Saper l’influence de la Russie en tant qu’ancien empire est la clé d’une paix durable. Par conséquent, la stratégie distingue les étapes suivantes  :

– soutenir les aspirations de l’Ukraine, de la Moldavie et de la Géorgie à adhérer à l’UE et activer le processus d’adhésion des Balkans occidentaux à l’UE ;
– soutenir l’opposition démocratique et la société civile au Belarus, en augmentant la pression sur le régime fantoche de Minsk ;
– donner la priorité à la présence de l’OTAN en mer Noire et restaurer la liberté de navigation ;
– contribuer à construire la paix dans le Caucase du Sud après l’échec de la Russie à empêcher la reprise de la guerre entre l’Azerbaïdjan et l’Arménie ;
– diversifier le commerce en Asie centrale, en offrant aux gouvernements régionaux des alternatives à la Russie et à la Chine.

Les événements en Ukraine ne détermineront pas seulement son avenir. Nous assistons à la formation d’un nouvel axe de puissance Chine-Russie-Iran-Corée du Nord, dont l’objectif géostratégique est de saper la puissance américaine et de changer l’ordre mondial tel que nous le connaissons. Les conflits qui éclatent dans diverses régions contribuent à la déstabilisation et donc à la réalisation de leurs objectifs.

Même si la Russie a déjà subi de lourdes pertes en équipements et en combattants, il ne lui faudra peut-être que sept ans pour reconstruire son armée. La possession d’armes nucléaires a déjà limité la réponse occidentale à l’agression.

L’économie russe s’adapte avec succès à la guerre et aux sanctions. Les cyberattaques russes, les opérations de renseignement et les campagnes de désinformation professionnelles ont une portée mondiale.

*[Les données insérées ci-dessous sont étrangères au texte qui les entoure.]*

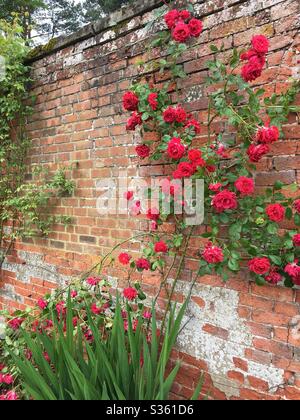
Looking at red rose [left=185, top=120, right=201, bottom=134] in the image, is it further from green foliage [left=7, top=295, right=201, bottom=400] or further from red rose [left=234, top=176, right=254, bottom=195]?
green foliage [left=7, top=295, right=201, bottom=400]

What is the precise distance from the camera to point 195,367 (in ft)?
7.41

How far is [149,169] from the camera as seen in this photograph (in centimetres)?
249

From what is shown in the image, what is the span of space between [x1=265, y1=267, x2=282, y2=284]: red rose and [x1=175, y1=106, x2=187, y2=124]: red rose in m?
0.98

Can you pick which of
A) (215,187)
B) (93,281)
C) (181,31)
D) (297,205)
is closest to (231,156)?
(215,187)

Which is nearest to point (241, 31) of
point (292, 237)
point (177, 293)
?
point (292, 237)

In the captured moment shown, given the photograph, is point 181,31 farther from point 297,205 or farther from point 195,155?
point 297,205

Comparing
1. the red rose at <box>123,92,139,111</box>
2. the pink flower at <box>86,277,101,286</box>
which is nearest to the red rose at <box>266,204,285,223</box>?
the red rose at <box>123,92,139,111</box>

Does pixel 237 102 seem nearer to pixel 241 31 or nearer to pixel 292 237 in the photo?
pixel 241 31

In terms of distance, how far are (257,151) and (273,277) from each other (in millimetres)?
637

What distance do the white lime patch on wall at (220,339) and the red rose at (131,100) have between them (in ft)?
3.84

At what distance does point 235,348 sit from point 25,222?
89.8 inches

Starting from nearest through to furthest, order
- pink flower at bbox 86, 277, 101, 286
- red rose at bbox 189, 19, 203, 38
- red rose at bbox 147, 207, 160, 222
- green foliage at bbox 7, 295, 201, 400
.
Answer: green foliage at bbox 7, 295, 201, 400 < red rose at bbox 189, 19, 203, 38 < red rose at bbox 147, 207, 160, 222 < pink flower at bbox 86, 277, 101, 286

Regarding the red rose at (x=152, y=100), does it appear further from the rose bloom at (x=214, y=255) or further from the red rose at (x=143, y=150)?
the rose bloom at (x=214, y=255)

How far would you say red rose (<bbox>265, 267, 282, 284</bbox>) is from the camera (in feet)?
6.03
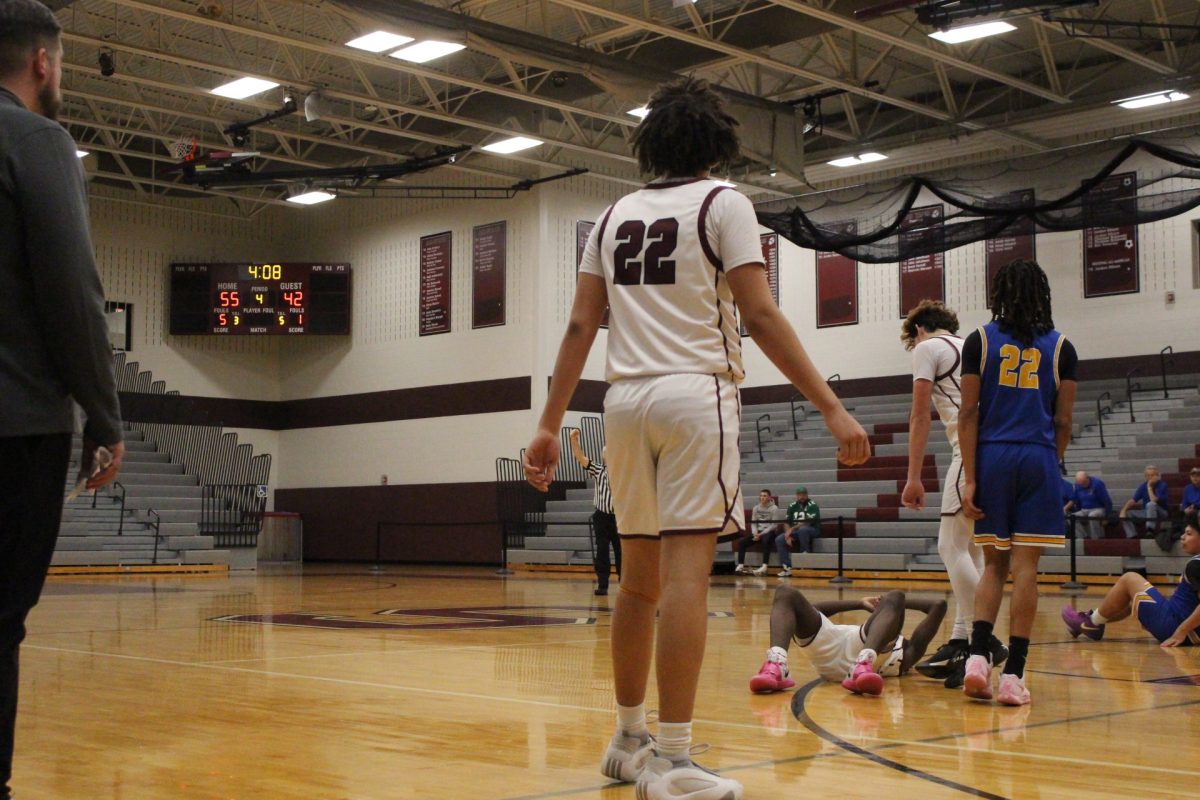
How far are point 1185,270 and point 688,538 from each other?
17885mm

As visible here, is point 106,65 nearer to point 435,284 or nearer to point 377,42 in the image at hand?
point 377,42

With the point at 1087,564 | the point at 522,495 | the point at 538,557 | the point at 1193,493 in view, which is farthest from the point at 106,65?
the point at 1193,493

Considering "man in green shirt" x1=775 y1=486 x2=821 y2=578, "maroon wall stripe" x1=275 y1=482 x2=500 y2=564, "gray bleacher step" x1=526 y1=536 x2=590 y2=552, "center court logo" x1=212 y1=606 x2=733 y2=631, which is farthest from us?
"maroon wall stripe" x1=275 y1=482 x2=500 y2=564

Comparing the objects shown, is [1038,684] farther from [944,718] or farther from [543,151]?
[543,151]

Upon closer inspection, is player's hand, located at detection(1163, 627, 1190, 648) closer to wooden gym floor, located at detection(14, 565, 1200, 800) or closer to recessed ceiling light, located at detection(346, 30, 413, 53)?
wooden gym floor, located at detection(14, 565, 1200, 800)

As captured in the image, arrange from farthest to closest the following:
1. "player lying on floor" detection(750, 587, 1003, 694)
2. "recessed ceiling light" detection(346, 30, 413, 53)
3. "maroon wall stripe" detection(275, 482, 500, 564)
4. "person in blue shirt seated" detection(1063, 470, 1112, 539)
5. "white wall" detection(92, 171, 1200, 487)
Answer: "maroon wall stripe" detection(275, 482, 500, 564), "white wall" detection(92, 171, 1200, 487), "recessed ceiling light" detection(346, 30, 413, 53), "person in blue shirt seated" detection(1063, 470, 1112, 539), "player lying on floor" detection(750, 587, 1003, 694)

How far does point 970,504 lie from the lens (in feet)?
17.6

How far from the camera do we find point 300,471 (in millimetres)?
27750

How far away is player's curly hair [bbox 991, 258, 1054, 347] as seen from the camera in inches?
216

La mise en œuvre de la stratégie proposées par le CEPA contribuera à ce que non seulement les Ukrainiens, mais aussi les citoyens américains et européens, se sentent en sécurité chez eux et puissent continuer à construire un monde d’interactions pacifiques entre États souverains.
La seule question est de savoir s’il y aura suffisamment de leadership et de bon sens pour donner la priorité au danger encore imminent plutôt qu’aux intérêts politiques et financiers à court terme.